--- Vorliegender Text ---
╔══

Der Inhaber einer Lizenz für den Betrieb eines Telekommunikationsnetzes ... verfügt darüber hinaus
über das Recht, Kabel, oberirdische Leitungen und damit verbundene Einrichtungen kostenfrei im
Rahmen der im öffentlichen Grundbesitz des Staates und der Gemeinden belegenen physischen
Infrastruktur zu installieren.“
9.
Gemäß Artikel 35 Absatz 3 des Telekommunikationsgesetzes trägt der Inhaber einer Lizenz für den
Betrieb eines Telekommunikationsnetzes die sich aus der Veränderung der Kabel, oberirdischen
Leitungen und damit verbundenen Einrichtungen ergebenden Kosten.
Vorprozessuales Verfahren
10.
Mit Schreiben vom 22. Juli 1999 erinnerte die Kommission Luxemburg an seine Verpflichtungen aus
Artikel 4d der Richtlinie.
11.
Da weder die Ergebnisse einer bilateralen Besprechung vom 10. September 1999 noch die Antwort
Luxemburgs mit Schreiben vom 16. September 1999 die Kommission zufrieden stellten, richtete sie am
17. Januar 2000 ein Mahnschreiben an das Großherzogtum Luxemburg und forderte es auf, zur
Umsetzung von Artikel 4d der Richtlinie Stellung zu nehmen.
12.
Da dieses Schreiben unbeantwortet blieb, gab die Kommission am 3. August 2000 eine mit Gründen
versehene Stellungnahme ab und forderte Luxemburg auf, die erforderlichen Maßnahmen zu
ergreifen, um dieser Stellungnahme binnen zwei Monaten nach ihrer Zustellung nachzukommen.
13.

╚══

--- Die Aufgabe ---
Gib den obigen Text über Telekommunikationslizenzen in Luxemburg vollständig und ohne jede Änderung wieder.

--- Bereitgestellte Daten ---
╔══

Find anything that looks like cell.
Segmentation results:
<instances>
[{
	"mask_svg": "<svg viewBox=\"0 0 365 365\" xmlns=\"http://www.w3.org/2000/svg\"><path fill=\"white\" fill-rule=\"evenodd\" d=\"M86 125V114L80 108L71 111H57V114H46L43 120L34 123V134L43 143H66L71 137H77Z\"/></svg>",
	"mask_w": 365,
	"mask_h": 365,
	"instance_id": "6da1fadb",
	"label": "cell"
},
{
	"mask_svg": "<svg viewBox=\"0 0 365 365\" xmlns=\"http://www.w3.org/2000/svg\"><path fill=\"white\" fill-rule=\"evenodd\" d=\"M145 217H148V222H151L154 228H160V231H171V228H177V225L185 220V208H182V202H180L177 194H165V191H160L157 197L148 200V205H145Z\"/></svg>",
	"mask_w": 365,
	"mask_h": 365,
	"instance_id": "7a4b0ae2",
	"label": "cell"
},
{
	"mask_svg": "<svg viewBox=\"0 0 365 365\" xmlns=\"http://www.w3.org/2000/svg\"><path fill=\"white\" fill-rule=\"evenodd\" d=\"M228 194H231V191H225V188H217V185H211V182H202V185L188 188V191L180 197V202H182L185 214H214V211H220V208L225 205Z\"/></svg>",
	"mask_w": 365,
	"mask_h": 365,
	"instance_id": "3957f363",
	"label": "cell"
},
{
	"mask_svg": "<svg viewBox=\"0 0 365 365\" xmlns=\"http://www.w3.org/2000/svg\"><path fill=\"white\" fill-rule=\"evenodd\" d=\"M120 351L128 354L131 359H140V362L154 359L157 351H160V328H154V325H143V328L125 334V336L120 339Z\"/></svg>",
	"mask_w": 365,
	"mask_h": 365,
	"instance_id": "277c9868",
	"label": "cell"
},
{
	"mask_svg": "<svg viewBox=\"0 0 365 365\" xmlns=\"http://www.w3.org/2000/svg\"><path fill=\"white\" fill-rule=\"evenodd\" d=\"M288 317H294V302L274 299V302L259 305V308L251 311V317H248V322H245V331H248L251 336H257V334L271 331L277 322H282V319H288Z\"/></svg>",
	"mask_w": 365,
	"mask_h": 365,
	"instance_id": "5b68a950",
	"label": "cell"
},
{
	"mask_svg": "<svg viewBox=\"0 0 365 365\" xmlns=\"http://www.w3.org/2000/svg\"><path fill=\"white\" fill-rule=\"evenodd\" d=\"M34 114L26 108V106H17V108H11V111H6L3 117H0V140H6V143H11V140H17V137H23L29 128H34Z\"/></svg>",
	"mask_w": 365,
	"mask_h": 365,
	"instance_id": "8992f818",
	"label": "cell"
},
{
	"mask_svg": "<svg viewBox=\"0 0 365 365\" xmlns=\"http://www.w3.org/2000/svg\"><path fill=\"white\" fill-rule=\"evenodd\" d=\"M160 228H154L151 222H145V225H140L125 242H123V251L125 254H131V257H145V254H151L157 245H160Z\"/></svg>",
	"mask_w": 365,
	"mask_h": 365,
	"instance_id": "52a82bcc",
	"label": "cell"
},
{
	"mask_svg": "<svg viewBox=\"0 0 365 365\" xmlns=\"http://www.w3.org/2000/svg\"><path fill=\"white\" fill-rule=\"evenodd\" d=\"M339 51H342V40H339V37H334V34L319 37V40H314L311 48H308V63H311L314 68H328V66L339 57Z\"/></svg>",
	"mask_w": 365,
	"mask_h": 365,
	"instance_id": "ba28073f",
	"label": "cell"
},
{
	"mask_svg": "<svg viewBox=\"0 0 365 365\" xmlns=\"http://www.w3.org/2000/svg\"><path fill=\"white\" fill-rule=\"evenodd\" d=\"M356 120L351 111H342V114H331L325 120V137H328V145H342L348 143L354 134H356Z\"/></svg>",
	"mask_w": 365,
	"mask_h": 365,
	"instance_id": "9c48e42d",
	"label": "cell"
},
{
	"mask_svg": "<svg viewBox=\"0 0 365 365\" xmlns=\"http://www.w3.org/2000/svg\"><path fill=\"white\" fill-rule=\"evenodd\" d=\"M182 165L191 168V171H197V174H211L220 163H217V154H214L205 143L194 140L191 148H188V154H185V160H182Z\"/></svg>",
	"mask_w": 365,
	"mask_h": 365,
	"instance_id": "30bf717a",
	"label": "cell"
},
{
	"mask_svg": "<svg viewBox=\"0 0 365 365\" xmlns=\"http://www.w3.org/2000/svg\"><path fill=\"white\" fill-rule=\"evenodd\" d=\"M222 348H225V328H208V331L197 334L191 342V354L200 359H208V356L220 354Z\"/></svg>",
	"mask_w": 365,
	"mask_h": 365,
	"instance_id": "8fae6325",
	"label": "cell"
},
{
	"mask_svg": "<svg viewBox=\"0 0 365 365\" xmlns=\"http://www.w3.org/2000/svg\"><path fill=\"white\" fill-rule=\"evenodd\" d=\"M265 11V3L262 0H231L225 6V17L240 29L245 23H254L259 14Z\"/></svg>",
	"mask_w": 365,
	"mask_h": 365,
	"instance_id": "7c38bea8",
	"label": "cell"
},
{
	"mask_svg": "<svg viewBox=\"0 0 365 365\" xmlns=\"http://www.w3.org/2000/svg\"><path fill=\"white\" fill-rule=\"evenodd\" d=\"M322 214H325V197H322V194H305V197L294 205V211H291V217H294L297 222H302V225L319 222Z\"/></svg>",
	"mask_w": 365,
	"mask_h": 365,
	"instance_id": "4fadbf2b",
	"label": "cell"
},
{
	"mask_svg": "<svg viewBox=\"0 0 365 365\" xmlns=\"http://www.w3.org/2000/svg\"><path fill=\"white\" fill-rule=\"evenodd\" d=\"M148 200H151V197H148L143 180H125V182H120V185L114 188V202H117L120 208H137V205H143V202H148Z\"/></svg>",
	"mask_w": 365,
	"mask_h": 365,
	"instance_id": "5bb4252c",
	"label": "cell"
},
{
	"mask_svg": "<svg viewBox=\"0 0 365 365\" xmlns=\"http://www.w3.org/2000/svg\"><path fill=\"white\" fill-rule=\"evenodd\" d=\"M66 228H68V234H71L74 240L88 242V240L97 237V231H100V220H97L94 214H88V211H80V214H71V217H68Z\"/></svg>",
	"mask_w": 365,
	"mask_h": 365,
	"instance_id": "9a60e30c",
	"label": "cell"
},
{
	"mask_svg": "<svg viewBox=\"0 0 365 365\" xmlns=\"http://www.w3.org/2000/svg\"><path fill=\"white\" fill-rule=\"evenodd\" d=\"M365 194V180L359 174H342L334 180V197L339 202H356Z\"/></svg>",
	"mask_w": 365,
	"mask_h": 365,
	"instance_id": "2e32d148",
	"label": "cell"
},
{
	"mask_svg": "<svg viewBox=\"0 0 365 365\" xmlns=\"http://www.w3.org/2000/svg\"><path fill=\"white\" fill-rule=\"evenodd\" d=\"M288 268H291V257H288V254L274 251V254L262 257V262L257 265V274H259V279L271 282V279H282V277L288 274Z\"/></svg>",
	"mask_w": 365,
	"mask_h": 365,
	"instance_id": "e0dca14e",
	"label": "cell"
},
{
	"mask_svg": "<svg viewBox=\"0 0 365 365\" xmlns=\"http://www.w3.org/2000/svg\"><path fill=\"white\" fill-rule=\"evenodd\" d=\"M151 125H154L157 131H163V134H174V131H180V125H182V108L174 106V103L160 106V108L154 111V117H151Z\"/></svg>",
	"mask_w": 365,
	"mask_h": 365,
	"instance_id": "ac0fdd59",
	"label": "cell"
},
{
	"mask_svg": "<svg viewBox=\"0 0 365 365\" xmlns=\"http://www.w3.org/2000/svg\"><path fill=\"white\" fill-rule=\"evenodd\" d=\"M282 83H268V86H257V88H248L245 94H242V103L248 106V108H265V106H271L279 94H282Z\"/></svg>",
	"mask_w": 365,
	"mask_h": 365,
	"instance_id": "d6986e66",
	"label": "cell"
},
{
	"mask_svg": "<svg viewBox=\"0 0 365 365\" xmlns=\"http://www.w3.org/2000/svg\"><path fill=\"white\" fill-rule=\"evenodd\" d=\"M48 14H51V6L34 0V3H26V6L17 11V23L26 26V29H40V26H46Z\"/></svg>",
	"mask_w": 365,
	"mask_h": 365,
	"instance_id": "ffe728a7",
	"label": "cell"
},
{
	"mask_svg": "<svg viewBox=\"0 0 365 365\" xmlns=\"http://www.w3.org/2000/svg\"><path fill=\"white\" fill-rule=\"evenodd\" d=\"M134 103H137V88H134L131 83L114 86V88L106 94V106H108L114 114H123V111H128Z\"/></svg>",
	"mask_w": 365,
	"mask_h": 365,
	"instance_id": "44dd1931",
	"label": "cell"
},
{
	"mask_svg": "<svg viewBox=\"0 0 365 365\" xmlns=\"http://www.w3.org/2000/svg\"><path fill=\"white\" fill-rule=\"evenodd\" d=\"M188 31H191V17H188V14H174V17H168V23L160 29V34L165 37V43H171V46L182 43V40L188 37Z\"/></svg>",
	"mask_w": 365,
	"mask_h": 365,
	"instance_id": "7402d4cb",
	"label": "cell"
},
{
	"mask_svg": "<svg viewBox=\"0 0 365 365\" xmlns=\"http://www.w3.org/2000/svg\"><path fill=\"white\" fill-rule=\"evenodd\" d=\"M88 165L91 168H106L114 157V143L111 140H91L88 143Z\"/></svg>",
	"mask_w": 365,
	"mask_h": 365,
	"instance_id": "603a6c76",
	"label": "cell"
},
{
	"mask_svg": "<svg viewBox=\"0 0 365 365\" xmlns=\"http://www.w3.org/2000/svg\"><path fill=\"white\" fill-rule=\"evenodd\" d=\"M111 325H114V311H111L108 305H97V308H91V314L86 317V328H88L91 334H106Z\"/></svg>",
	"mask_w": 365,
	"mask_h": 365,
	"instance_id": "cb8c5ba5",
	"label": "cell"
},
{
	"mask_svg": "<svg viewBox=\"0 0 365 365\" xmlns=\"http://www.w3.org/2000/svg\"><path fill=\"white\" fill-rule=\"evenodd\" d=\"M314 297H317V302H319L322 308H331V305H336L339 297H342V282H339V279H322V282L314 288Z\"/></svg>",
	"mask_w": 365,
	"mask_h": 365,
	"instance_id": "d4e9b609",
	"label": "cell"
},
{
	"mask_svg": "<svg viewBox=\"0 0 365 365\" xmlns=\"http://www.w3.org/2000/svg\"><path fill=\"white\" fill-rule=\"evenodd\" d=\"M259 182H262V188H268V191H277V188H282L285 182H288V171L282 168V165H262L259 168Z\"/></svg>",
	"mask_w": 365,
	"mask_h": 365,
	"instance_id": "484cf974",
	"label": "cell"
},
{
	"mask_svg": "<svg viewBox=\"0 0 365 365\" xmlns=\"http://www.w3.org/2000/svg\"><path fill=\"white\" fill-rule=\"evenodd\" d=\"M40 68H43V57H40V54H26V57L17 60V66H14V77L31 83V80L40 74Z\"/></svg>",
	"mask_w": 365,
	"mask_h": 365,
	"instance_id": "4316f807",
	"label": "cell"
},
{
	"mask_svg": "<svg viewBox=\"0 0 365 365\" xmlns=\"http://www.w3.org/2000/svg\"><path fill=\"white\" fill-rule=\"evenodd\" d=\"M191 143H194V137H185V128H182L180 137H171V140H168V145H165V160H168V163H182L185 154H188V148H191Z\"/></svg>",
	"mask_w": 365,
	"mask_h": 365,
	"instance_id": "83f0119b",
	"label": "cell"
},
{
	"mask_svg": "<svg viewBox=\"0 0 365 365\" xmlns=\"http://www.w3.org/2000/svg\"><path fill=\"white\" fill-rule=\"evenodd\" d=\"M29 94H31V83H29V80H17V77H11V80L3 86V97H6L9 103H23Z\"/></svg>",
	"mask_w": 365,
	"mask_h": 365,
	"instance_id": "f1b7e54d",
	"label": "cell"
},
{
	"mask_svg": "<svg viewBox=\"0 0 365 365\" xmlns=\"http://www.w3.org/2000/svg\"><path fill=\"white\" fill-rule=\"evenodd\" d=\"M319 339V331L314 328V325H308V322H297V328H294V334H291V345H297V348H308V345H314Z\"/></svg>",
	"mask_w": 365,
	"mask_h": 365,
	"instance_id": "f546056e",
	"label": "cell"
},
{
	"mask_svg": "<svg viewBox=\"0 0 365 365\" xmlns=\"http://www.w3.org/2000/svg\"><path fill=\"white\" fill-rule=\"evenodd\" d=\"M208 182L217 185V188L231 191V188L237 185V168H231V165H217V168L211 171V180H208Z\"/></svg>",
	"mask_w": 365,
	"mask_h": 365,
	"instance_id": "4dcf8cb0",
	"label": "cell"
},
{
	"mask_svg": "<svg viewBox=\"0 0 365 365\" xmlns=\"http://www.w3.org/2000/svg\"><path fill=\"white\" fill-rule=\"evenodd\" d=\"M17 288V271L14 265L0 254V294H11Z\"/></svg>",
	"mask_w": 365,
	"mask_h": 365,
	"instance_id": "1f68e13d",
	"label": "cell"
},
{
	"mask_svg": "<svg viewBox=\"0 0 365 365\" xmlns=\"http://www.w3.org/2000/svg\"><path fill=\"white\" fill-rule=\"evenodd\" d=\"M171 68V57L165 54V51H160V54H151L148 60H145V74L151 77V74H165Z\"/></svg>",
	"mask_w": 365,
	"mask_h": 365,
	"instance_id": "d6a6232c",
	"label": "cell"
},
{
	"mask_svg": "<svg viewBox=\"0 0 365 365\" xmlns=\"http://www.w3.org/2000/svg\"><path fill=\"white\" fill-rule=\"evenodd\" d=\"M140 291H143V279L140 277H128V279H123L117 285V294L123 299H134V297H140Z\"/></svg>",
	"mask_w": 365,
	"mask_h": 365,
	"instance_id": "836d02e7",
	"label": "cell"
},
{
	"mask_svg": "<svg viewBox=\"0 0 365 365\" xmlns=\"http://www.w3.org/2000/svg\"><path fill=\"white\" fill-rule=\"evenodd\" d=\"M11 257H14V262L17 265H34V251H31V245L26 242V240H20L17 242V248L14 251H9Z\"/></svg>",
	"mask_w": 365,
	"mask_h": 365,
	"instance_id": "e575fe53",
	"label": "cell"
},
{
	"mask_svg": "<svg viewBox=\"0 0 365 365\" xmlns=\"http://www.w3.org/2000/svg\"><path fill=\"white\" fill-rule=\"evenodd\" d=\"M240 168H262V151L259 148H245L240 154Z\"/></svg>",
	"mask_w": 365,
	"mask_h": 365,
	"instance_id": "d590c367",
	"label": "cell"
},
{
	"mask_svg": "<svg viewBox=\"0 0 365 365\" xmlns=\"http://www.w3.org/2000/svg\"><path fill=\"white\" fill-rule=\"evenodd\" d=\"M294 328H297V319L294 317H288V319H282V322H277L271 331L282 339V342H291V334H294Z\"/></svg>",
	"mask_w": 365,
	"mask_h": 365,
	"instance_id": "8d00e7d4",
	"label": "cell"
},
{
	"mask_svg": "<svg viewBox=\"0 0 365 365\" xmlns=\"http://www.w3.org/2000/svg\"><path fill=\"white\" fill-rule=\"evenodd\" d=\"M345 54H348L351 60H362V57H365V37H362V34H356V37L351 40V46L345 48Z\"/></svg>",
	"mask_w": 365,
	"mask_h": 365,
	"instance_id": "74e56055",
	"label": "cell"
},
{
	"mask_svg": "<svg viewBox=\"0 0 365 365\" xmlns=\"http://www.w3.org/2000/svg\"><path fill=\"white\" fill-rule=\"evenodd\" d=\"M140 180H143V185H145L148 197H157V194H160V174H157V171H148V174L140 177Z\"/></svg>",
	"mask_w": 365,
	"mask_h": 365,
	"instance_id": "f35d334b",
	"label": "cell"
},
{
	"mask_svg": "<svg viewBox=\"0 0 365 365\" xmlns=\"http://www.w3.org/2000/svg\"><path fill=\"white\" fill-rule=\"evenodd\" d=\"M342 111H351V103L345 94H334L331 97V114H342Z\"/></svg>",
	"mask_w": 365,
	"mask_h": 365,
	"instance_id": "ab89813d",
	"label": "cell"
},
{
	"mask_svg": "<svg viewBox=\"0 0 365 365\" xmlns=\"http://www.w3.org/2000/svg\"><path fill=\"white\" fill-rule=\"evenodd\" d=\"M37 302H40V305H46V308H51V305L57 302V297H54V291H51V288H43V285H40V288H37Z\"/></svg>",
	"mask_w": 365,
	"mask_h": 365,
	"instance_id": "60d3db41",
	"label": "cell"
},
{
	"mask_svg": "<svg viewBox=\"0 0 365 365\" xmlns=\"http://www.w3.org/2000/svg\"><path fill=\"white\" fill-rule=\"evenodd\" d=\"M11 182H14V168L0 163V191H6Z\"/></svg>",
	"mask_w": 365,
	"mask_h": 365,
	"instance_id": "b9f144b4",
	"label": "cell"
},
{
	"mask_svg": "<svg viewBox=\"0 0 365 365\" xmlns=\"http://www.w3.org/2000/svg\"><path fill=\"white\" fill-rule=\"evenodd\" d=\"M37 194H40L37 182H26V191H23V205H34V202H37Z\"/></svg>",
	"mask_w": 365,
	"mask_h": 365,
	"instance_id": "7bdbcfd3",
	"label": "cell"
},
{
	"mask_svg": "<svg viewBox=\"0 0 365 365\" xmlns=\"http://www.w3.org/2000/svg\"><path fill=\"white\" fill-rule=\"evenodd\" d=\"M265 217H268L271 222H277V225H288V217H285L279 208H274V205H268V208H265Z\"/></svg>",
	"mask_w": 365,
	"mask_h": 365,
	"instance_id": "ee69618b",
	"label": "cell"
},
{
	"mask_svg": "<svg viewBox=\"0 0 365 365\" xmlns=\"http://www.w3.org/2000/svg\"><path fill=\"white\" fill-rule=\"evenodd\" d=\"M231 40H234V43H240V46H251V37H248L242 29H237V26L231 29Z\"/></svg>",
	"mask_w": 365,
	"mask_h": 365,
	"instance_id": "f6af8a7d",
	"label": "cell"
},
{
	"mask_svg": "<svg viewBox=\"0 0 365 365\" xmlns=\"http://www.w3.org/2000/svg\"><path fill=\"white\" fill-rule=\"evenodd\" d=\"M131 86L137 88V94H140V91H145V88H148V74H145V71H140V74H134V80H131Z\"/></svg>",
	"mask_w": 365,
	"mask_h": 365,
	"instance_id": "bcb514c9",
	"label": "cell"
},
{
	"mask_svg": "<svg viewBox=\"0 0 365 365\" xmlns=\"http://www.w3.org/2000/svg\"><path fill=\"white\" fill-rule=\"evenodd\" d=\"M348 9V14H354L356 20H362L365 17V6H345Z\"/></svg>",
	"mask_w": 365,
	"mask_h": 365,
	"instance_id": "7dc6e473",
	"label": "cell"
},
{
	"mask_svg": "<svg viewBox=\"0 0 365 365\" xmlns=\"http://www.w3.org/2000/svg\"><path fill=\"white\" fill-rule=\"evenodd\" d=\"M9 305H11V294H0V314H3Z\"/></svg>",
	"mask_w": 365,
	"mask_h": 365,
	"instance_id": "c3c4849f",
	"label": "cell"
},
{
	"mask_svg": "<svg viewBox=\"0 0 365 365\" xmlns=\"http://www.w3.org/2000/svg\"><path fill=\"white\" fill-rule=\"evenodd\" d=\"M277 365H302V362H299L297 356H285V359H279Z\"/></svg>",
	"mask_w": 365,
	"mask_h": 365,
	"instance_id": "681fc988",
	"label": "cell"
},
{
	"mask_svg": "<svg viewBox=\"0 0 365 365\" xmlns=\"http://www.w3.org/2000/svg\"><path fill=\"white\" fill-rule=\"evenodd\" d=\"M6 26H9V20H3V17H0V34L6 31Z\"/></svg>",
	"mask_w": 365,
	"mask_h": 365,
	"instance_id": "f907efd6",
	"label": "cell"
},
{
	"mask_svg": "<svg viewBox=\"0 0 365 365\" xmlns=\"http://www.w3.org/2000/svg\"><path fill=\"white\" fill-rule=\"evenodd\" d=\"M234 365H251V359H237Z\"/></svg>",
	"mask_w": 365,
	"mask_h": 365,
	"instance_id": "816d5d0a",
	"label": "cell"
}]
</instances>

╚══

--- Ergebnis ---
Der Inhaber einer Lizenz für den Betrieb eines Telekommunikationsnetzes ... verfügt darüber hinaus
über das Recht, Kabel, oberirdische Leitungen und damit verbundene Einrichtungen kostenfrei im
Rahmen der im öffentlichen Grundbesitz des Staates und der Gemeinden belegenen physischen
Infrastruktur zu installieren.“
9.
Gemäß Artikel 35 Absatz 3 des Telekommunikationsgesetzes trägt der Inhaber einer Lizenz für den
Betrieb eines Telekommunikationsnetzes die sich aus der Veränderung der Kabel, oberirdischen
Leitungen und damit verbundenen Einrichtungen ergebenden Kosten.
Vorprozessuales Verfahren
10.
Mit Schreiben vom 22. Juli 1999 erinnerte die Kommission Luxemburg an seine Verpflichtungen aus
Artikel 4d der Richtlinie.
11.
Da weder die Ergebnisse einer bilateralen Besprechung vom 10. September 1999 noch die Antwort
Luxemburgs mit Schreiben vom 16. September 1999 die Kommission zufrieden stellten, richtete sie am
17. Januar 2000 ein Mahnschreiben an das Großherzogtum Luxemburg und forderte es auf, zur
Umsetzung von Artikel 4d der Richtlinie Stellung zu nehmen.
12.
Da dieses Schreiben unbeantwortet blieb, gab die Kommission am 3. August 2000 eine mit Gründen
versehene Stellungnahme ab und forderte Luxemburg auf, die erforderlichen Maßnahmen zu
ergreifen, um dieser Stellungnahme binnen zwei Monaten nach ihrer Zustellung nachzukommen.
13.